6 Replies Latest reply: May 23, 2012 1:25 PM by dex chen RSS

    What is the correct way to get all keySet of a cache

    dex chen Novice

      On Cache interface, the method Set<K> keySet() and values() are all stated "

      This method should only be used for testing or debugging purposes such as to verify that the cache contains all the

          * keys (values) entered. Any other use involving execution of this method on a production system is not recommended."

       

      However, I did not see other alternatives to get keySet of a cache. What is the correct way to do this?

       

      Note: I have replication mode here.

        • 1. Re: What is the correct way to get all keySet of a cache
          Martin Gencur Novice

          Getting all keys by keySet is not recommended because it's a dangerous method. It's not atomic and could result in inconsistencies, i.e. you could get incomplete list in the event of adding new keys by another thread on another node in the cluster while getting the keySet.

           

          The proper solution is IMO to store the key set as a separate cache entry:

           

          Set<String> keys = new HashSet<String>();

          keys.add("key1");

          ...

          keys.add("keyX");

           

          cache.put(KNOWN_KEYS, keys);

           

          Then you can atomically get the whole set of keys.

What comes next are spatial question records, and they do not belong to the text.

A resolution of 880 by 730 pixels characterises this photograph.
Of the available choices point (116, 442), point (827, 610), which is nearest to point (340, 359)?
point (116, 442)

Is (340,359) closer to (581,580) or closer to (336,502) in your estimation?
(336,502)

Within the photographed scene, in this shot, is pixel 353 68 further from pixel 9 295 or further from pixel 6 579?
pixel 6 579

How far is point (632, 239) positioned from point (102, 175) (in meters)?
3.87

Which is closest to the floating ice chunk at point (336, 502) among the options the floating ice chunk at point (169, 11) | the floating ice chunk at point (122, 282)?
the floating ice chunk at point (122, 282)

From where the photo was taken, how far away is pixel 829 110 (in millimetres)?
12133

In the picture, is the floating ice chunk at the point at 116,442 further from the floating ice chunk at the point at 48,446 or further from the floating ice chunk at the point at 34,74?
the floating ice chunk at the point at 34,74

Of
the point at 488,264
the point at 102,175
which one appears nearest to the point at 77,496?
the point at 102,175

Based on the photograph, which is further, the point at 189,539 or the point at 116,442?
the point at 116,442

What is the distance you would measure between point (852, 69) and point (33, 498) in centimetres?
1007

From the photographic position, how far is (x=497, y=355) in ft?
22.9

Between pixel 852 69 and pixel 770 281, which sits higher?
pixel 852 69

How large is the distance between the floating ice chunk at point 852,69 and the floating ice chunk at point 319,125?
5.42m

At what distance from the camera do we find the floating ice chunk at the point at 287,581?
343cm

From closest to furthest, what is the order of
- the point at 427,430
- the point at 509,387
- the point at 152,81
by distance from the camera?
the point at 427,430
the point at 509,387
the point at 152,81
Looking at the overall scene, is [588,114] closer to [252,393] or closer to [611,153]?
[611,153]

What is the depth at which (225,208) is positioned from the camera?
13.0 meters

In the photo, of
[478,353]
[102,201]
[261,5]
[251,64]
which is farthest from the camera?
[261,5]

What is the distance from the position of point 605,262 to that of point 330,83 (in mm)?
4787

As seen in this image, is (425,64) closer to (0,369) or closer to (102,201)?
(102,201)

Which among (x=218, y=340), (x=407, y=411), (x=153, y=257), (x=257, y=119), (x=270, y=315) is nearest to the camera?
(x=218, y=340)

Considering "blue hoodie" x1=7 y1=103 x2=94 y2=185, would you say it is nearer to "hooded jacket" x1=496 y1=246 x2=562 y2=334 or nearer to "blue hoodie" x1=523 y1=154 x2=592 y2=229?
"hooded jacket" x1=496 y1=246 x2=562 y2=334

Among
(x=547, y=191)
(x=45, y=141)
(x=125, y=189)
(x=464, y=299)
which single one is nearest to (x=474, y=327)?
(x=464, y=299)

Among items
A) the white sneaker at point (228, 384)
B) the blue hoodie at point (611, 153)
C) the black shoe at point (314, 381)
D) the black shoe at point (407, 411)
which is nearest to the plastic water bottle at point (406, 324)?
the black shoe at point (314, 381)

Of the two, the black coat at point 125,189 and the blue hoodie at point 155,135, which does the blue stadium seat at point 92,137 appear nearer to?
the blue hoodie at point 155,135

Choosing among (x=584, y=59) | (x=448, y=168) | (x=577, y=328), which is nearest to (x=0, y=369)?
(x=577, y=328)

          • 2. Re: What is the correct way to get all keySet of a cache
            dex chen Novice

            thanks for the suggestion and the insight.

             

            The suggested approache does not scale. In my case, the number of keys could be up to 100K. This will result in extra replication across nodes.

            I am aware of the potential "inconsistencies" or "not atmoic". That is one of the reasons that I posted question to have a cache wide lock or make a cache readonly earlier.

             

            In my case, I have the cache configured to use sync in replication, and use a cluster wide lock-token to ensure there is not adding/deleting of cache items when I call  cache.keySet(). 

            Do you see there are any other reasons that keySet() method on cache is not recommend to use?

             

            The comment in the source code does not state why the method is not recommend for production.

             

            Then, it seems the size() method wil not be reliable either. 

             

            It seems to me that operations such as keySet() or values() or size() of cache is so fundmental that we have to support.

            • 3. Re: What is the correct way to get all keySet of a cache
              Vladimir Rodionov Newbie

              Some caches can have millions or even billions of keys and this API is not suitable for very large caches, imo (it will takes too long and too much RAM to collect all keys from the cluster), but you can try, of course. I think instead of returning Set<> this API call should return iterator of keys and must allow to specify Filter object as well.

              • 4. Re: What is the correct way to get all keySet of a cache
                dex chen Novice

                I agree it could take long time to get all keys. The memory is a different issue. The question is how a user can get the keyset of a cache reliably.

                 

                The memory is a different issue.

                • 5. Re: What is the correct way to get all keySet of a cache
                  Galder Zamarreño Master

                  With replication mode, keySet() is not problematic, you can use it anytime really.

                   

                  With distribution mode though, it only gives you a local view of the keys present in the cache. IOW, it doesn't go and try to find all keys in the distributed cache, since that could be lengthy.

                  • 6. Re: What is the correct way to get all keySet of a cache
                    dex chen Novice

                    Galder: that's what I want to get comfirmed. thatnks.